Background

Digital image segmentation involves the labeling of each pixel or voxel into different regions which exhibit the same set of attributes. When applied to medical images, these segmentations may support surgical planning, promote patient empowerment, aid students in education through augmented or virtual reality visualization, provide input for three-dimensional (3D) printing and be the initial step to achieve surgical simulators using personal data [1,2,3]. Furthermore, it may be implemented as a tool for diagnostic interpretation, allowing precise volume estimation and tissue localization in three spatial dimensions [4,5,6].

The diagnosis of knee injuries relies on a summary of the information collected through injury history, imaging and clinical examination. However, the most specific knee instability tests require numerous repetitions and training in order to achieve the skills warranted and there are numerous examples in the clinical world that some of these knee injuries are diagnosed years after the original knee incident [7]. Recent research has identified artificial intelligence (AI) as a tool to predict the need for overnight hospital stays in ligament surgery and total knee arthroplasty (TKA) [8]. AI has also contributed to new advanced treatments of meniscus injuries [9]. Orthopedic surgery has made significant progress by adapting new techniques as arthroscopy in the last century and machine learning possess another potential for a ground breaking shift towards optimal treatment. The first step is to delineate normal anatomy and explore the potential of this tool to reveal knee pathology in order to initiate therapeutic handling as early as possible.

Most commonly, the annotation of MR images involves manual labeling of gray scale image data. Although established semi-automated methods such as region-growing, intensity thresholding, and logical operators contribute to manual annotation efficiency, it is time-consuming and labor expensive. With the advancement of artificial intelligence and machine learning methods, the possibility of rapidly yielding accurate automatic segmentations of medical images is introduced [4, 10]. In radiology, convolutional neural network (CNN) algorithms have proven to be a technique ideally suited for image-based tasks such as segmentation, object detection, classification, and image generation, among others [10,11,12,13].

The performance of CNNs is not only related to the algorithms themselves but also depends on the availability of image features and contextual information in the datasets applied [14, 15]. The quality and quantity of the grayscale images and of the manually annotated ground truth definitions are therefore strongly related [16, 17]. The majority of studies regarding deep learning segmentation of joints are based on datasets comprising protocols of either single or multiple channels of two-dimensional (2D) MR sequences [18,19,20,21,22,23]. The slice thickness in MRI is usually in the range of 1 - 3 mm. In addition, most datasets possess a limited number of anatomical classes defined in the ground truth, often narrowed down to bone, meniscus, and cartilage. Segmenting multiple tissues is important for a more complete anatomical visualization [20, 24]. For virtual and augmented surgical simulators, the benefit of a complete knee segmentation furnishes realism and may aid in navigating anatomical landmarks [25,26,27,28,29]. Segmenting all the different tissues is often a demanding task due to morphological complexity, homogeneous intensities and class imbalance of data [30].

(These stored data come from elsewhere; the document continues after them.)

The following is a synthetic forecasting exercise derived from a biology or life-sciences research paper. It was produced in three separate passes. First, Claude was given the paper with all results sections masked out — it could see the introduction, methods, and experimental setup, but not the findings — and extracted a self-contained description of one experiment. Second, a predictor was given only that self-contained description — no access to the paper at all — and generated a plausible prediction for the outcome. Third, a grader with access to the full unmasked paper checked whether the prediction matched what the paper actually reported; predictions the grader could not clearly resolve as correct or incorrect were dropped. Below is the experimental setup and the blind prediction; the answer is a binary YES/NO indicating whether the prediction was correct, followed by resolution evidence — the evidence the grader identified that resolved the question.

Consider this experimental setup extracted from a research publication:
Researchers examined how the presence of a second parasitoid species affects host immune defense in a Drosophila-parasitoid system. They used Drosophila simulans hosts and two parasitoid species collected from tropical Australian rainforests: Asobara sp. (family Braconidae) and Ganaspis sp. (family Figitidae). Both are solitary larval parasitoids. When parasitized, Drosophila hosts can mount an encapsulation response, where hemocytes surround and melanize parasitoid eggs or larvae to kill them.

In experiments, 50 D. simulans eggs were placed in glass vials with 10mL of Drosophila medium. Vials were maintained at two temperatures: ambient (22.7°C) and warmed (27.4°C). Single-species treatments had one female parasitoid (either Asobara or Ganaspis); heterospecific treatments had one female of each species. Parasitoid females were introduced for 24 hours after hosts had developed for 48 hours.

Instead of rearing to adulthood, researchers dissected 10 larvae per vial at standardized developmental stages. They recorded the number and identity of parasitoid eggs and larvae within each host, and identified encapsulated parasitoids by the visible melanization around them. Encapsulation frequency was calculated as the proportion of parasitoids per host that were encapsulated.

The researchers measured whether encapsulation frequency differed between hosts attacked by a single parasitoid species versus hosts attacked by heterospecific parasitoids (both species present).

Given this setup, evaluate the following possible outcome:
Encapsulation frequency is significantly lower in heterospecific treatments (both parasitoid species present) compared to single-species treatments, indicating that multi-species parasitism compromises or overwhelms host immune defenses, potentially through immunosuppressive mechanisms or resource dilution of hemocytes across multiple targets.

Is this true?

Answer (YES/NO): NO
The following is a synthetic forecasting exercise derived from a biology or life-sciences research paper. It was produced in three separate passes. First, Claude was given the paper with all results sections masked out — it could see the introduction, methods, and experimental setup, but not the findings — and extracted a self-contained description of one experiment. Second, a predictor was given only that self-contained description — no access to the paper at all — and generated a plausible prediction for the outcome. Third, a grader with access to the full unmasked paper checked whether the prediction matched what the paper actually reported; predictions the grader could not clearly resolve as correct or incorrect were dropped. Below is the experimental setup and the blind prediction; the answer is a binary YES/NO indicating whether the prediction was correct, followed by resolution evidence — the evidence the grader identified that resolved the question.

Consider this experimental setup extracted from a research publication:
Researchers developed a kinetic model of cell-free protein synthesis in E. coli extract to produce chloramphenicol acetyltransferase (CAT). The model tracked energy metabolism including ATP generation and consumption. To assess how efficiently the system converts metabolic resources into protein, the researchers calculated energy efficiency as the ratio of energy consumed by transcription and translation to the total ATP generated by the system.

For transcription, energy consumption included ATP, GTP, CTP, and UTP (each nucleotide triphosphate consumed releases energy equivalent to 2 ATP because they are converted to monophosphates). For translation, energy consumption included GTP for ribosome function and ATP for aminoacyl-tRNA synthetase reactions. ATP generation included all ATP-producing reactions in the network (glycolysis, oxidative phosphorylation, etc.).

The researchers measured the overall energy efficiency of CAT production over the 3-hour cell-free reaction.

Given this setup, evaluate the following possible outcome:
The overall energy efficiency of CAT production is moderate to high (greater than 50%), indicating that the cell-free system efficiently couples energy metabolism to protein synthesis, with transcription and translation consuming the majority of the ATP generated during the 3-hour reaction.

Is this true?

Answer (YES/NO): NO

The rendering of an anisotropic multislice 2D MR scan has the disadvantage of a decreased through-plane resolution [31]. For a more realistic spatial representation of all anatomical structures in three dimensions, it is recommended to operate with isotropic voxels of reasonably high resolutions [32, 33]. The hypothesis is that, in relation to neural networks, implementing a protocol consisting of multiple MRI weightings exhibiting superior resolution will leverage the capacity of image features, leading to better results with more precise 3D models [1, 4, 10, 14, 15, 34]. To further extend the contextual data availability, the ground truth extraction ought to be as complete as possible.

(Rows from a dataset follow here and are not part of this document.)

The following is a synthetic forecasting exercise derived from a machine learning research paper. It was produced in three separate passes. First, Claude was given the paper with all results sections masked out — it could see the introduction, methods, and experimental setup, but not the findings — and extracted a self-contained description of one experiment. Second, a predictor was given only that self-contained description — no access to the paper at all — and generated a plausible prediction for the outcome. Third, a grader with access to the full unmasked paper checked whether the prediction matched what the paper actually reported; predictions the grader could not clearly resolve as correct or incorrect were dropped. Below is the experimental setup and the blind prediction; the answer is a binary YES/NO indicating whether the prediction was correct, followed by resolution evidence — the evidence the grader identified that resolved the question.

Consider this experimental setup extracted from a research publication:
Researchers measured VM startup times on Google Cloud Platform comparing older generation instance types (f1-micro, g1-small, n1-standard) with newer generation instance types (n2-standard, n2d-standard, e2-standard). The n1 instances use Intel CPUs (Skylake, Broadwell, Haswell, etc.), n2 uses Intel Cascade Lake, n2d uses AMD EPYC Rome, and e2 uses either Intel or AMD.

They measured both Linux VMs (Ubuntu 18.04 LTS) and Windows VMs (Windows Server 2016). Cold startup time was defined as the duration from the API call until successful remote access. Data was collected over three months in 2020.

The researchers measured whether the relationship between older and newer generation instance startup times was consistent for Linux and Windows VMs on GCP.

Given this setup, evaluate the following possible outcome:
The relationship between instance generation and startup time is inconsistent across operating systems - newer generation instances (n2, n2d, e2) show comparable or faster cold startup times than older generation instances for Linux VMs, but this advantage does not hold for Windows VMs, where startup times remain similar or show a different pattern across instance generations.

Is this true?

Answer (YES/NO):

The main purpose of this work was to determine the performance of a convolutional neural network as a deep learning method to automatically segment musculoskeletal anatomy of the human knee for visualization. The ultimate aim will be to use these models to make 3D models for preoperative planning, and use the model to detect pathology.

Materials and Methods

Magnetic Resonance Imaging

The study design involved retrospective interpretation of prospectively acquired data. Imaging was performed on a 1.5 Tesla whole-body MR system Philips Achieva software release 3 (Philips), fitted with maximum strength gradients of 33 mT/m and a maximum slew rate of 160 T m\(^{-1}\) s\(^{-1}\) (Nova gradients). A dedicated eight-channel knee coil was applied. The MR imaging protocol consists of four pulse sequences: T1 TSE, PD TSE, PD FS TSE and Angio GE, and all sequences following a 3D sampling pattern. In comparison with the standard clinical knee protocol applied daily at the imaging center, the segmentation protocol acquires four times the data points (voxels) per examination. The essential imaging parameters of the sequences are presented in Table 1.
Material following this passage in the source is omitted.